Time = Distance / Velocity ; 

Therefore,  (l-BC)/Velocity raft  =  AP / Velocity P = 60 min

That means, (6 - BC )/V raft = 60 minutes = 1hour

V raft = (6 - BC) / 1

   As per modern trigonometry,                                                             

 ( Hypotnuese - square ) =( Base - square) + ( Altitude -square)

As per modern Trigonometry, Hypotnuese is 2 times bigger than altitude and base for unity triangle ( which is 1 mm in base )

Now, Indian Mathematics suggests ,PASCAL'S TRIANGLE for solving Trigonometry problems that are unknown to calculation.

In this Triangle, there are fifteen numerals altogether till the fifth degree as shown above. This shows that Indian Approach is based on intense mathematical calculation using a repetitive algorithm ,which is used in modern day, Computer program 

Here ,1 + 4 = 5 , but 6 is given ,Hence, we are showing it as given above in Pascals image .

Now if you calculate diagonally, these numbers can introduce you to Trigonometry ,which is as shown below

                      1  4  5  9  5       , which is known as Pascal's rule in trigonometry.  ( Inclined indicates triangular formation using number digits.)

So,  1 (square ) + 4 ( square ) = square root ( 17) which indicates that square has to be used diagonally in the Pascal's format shown above.

So , 1   2  √3  in triangle calculation becomes 1  2  3 as shown in Pascal's Triangle above ( diagonally)

So, Above BC becomes 3 ( And that is the Solution )

PHYSICS - OBJECTIVE -6

 13. The shown p-V diagram represents the thermodynamic cycle of an engine,operating with an ideal monoatomic gas. The amount of heat, extracted from the source in a single cycle is 

In the above thermodynamic cycle, input energy is at constant pressure (isentropic) .

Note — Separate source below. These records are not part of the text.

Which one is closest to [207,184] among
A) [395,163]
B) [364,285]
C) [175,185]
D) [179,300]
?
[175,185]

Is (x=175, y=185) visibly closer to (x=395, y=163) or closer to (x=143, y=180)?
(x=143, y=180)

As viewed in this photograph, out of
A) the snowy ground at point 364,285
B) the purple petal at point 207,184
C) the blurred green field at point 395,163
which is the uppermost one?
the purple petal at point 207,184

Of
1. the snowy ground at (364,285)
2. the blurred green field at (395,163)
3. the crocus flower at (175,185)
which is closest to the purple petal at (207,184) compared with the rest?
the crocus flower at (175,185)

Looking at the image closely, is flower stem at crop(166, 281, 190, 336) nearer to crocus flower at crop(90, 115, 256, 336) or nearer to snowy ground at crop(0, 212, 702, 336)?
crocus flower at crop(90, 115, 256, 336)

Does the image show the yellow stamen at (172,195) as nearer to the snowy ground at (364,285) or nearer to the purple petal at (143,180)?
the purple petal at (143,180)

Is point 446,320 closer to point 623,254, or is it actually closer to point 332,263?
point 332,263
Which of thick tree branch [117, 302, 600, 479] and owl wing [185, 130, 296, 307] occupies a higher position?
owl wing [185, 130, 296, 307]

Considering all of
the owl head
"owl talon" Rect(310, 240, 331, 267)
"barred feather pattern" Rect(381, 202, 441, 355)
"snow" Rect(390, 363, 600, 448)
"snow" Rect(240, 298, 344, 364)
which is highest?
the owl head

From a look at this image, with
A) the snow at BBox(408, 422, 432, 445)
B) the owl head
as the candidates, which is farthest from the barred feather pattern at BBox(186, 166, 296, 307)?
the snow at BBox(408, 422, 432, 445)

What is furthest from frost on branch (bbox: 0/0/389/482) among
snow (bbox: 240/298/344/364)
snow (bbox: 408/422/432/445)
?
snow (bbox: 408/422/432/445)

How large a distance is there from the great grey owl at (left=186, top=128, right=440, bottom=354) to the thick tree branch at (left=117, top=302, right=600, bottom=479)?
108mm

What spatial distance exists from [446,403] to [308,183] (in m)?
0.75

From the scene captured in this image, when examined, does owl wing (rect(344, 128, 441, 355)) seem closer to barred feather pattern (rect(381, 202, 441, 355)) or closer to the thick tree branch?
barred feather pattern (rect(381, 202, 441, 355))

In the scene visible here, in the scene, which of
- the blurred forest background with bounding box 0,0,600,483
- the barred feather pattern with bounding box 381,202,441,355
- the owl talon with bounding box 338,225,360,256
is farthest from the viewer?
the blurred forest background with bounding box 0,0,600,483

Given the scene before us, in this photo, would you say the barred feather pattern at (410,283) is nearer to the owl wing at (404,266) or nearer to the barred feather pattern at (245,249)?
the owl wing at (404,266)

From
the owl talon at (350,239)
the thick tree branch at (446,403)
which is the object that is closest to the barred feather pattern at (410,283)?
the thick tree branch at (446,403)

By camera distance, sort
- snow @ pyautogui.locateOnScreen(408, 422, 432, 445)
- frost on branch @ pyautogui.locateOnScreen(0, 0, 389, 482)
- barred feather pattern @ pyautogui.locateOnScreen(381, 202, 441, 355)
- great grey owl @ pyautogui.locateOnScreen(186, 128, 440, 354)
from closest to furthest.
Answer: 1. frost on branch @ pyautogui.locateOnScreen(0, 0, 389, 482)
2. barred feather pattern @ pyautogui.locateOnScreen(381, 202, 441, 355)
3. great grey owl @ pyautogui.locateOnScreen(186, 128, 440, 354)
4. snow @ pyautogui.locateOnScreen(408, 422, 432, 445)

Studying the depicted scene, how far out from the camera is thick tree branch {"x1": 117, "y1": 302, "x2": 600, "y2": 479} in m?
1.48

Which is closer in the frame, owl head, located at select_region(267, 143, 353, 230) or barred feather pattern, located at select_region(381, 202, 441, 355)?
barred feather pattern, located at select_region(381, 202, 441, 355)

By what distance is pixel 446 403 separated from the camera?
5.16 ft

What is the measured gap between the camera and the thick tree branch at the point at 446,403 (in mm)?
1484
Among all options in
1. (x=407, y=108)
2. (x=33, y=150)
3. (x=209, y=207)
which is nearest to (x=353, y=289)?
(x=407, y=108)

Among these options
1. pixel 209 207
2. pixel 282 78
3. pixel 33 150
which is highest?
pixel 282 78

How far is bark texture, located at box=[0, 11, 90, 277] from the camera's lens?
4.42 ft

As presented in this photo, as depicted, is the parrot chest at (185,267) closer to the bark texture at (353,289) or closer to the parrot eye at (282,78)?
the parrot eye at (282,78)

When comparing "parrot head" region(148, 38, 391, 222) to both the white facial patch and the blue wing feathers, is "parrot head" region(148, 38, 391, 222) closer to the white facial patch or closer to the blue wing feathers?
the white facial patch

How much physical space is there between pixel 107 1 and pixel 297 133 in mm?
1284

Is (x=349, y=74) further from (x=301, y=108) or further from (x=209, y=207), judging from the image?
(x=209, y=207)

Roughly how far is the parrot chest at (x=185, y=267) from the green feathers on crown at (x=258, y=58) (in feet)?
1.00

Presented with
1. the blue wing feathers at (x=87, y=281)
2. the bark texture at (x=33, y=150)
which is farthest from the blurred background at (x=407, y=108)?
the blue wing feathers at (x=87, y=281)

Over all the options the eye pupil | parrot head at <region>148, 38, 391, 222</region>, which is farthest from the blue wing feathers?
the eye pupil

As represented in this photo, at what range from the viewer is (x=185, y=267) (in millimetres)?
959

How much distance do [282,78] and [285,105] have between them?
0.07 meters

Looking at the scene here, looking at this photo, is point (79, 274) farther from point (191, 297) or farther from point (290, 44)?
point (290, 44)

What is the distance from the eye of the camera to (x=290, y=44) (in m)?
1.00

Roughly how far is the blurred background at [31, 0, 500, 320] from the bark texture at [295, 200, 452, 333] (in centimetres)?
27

So Q1=Heat input ; Q1 = nCpΔT

Cp =5/2 R for monoatomic gas (R is the Avagadro constant)

So, Q1 =5/2nRΔT

Similarly ,Q2 = Heat rejected ; Q2=nCvΔT0

Cp - Cv = R ; So, Cv=5/2R - R =3/2R

Hence, Q2 =3/2nRΔT0

Now , from the graph ΔT = 2ΔT0

Q1 + Q2 = 5/2nR x2ΔT + 3 /2nRΔT = 13/2RΔT

Now , from ideal gas equation PV =nRT

So, RΔT =PΔV

Hence we can deduce , 

Q1 + Q2 = 13/2PV0

So, the answer is (b)

 EXPLANATION: Here, the engine cycle can be approximated to Otto cycle .Here the input is at constant pressure (hence it is isentropic) The output is at constant volume (which is adiabatic).Here the automobile engine undergoes huge pressure difference ,since it is controlled combustion. 

So, my point is the same amount of engine volume has been displaced at the input and output strokes.This shows that the automobile is having fairly low efficiency ( efficiency is low). This problem results in huge pollution since output gases are heavily unfinished(unburned) while undergoing combustion in the piston combustion chamber.This process is completed by addition of muffler to exhaust which reduces the sound of expulsion of output gases ( gases which has particles suspended in it )

PHYSICS - OBJECTIVE -5

12. A block of mass m is on an inclined plane of angle θ.The coefficient of friction between the block and the plane is μ and tan θ > μ.The block is held stationary by applying a force P parallel to the plane. The direction of force pointing up the plane is taken to be positive.As P is varied from P1 = mg (sinθ - μ cosθ) to P2 = mg (sinθ + μ cosθ), the frictional force f versus P graph will look like 

 

The above question is from Strength of Materials in engineering.Here there are four choices.One has to find out the correct choice as shown above.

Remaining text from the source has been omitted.